En collaboration avec des agences de financement étrangères, l’ANR participe à des appels à projets internationaux spécifiques (ERA-NET, ERA-NET Cofund, EJP, Article 185, JPI, appels bi ou multilatéraux) pour favoriser les coopérations entre les équipes françaises et les meilleures équipes européennes et internationales sur des thématiques de recherche spécifiques et stratégiques. A ce titre, elle finance uniquement la participation des équipes françaises.

L’ANR propose de plus deux appels à projets spécifiques pour faciliter l’accès des chercheurs français aux programmes de financement européens ou internationaux de grande ampleur, et y renforcer leur leadership : MRSEI, pour aider les chercheurs à monter un réseau scientifique d’un niveau internationalement reconnu, sur des sujets de toutes les disciplines, en vue de soumettre un projet à un appel européen (notamment Horizon 2020) ou international. La fiche de présentation de l’instrument MRSEI SRSEI, pour soutenir la candidature de réseaux de recherche déjà constitués et coordonnés par un partenaire français, à un appel européen ou international. La coordinatrice ou le coordinateur d’un projet retenu en première étape d’un tel appel pourra solliciter un financement SRSEI pour consolider son dossier en vue d’obtenir les meilleures chances de réussite en seconde étape.

B. Défis et Perspectives

Obtenir un financement pour ses recherches n’est pas chose aisée. La diversification des sources de financement est essentielle pour ne pas dépendre d’un seul organisme. La préparation minutieuse des dossiers fait souvent la différence. Le développement d’un réseau professionnel solide vous ouvrira des portes.

Pour rester informés des opportunités, utilisez des ressources comme le portail appelsprojetsrecherche.fr qui regroupe les appels à projets de différents organismes (ANR, INCa, ADEME, Inserm). L’approche interdisciplinaire gagne du terrain dans les critères de sélection.

L’horizon du financement de la recherche en biologie se transforme rapidement.
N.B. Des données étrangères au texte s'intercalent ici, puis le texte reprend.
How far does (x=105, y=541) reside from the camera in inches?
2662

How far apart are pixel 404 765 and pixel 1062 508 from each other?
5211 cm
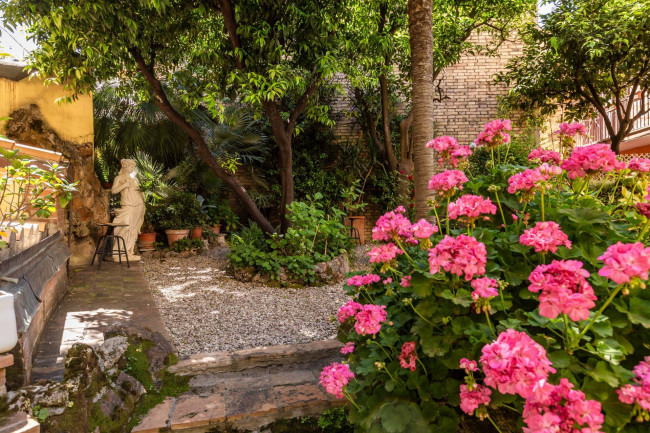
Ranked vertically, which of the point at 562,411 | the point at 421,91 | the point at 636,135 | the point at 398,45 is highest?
the point at 398,45

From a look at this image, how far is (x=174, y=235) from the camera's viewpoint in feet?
25.0

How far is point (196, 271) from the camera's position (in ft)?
20.8

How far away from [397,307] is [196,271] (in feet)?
16.8

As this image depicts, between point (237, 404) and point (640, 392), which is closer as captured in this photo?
point (640, 392)

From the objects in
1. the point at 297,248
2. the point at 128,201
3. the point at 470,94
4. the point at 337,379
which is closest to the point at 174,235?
the point at 128,201

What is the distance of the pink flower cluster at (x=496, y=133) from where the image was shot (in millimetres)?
1774

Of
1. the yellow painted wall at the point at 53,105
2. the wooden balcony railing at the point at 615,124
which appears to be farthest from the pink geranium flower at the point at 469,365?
the wooden balcony railing at the point at 615,124

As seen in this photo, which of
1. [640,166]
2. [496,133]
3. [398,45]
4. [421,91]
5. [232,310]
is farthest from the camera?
[398,45]

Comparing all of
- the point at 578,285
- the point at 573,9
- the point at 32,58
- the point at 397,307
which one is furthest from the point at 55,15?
A: the point at 573,9

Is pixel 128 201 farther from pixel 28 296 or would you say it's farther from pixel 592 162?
pixel 592 162

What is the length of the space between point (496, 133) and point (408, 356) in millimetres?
1059

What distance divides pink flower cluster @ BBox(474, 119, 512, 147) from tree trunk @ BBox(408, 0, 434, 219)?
1.61 metres

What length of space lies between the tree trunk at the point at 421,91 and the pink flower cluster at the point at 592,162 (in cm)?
190

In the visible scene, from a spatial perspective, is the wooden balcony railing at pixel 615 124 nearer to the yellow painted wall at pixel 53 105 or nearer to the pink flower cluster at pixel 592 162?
the pink flower cluster at pixel 592 162
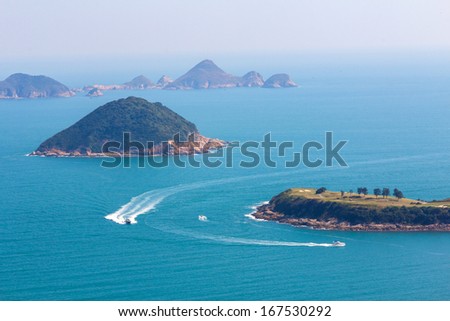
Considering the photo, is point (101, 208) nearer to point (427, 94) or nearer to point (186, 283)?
point (186, 283)

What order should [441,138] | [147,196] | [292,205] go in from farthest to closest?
[441,138], [147,196], [292,205]

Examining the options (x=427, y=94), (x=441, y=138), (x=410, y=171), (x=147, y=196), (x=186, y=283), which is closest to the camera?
(x=186, y=283)

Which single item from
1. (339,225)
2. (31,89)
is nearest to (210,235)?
(339,225)

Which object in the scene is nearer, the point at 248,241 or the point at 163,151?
the point at 248,241

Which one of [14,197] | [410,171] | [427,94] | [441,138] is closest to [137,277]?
[14,197]

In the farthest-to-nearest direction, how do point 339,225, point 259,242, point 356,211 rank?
point 356,211, point 339,225, point 259,242

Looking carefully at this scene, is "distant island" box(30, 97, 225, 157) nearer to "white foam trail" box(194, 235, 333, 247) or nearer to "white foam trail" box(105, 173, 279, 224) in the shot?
"white foam trail" box(105, 173, 279, 224)

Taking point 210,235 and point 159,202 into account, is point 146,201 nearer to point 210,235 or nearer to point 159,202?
point 159,202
Nous observons plusieurs tendances qui façonneront le paysage dans les années à venir. Les programmes comme le PEPR eNSEMBLE, doté d’un budget de 6 millions d’euros pour des projets de collaboration numérique, illustrent l’émergence de financements ciblés sur des approches innovantes.

La pression croissante sur les ressources publiques nous pousse à repenser les modèles de financement. La tendance est à la valorisation de l’impact sociétal et territorial des projets de recherche, ainsi qu’à l’interdisciplinarité comme levier d’innovation.

Source de Financement Montant (Md€) Pourcentage
Dotations Budgétaires 13 69%
Ressources Propres 6 31%

En conclusion, le financement de la recherche scientifique en France est un domaine complexe, nécessitant une diversification des sources et une adaptation aux nouvelles tendances pour assurer son efficacité et son impact sociétal.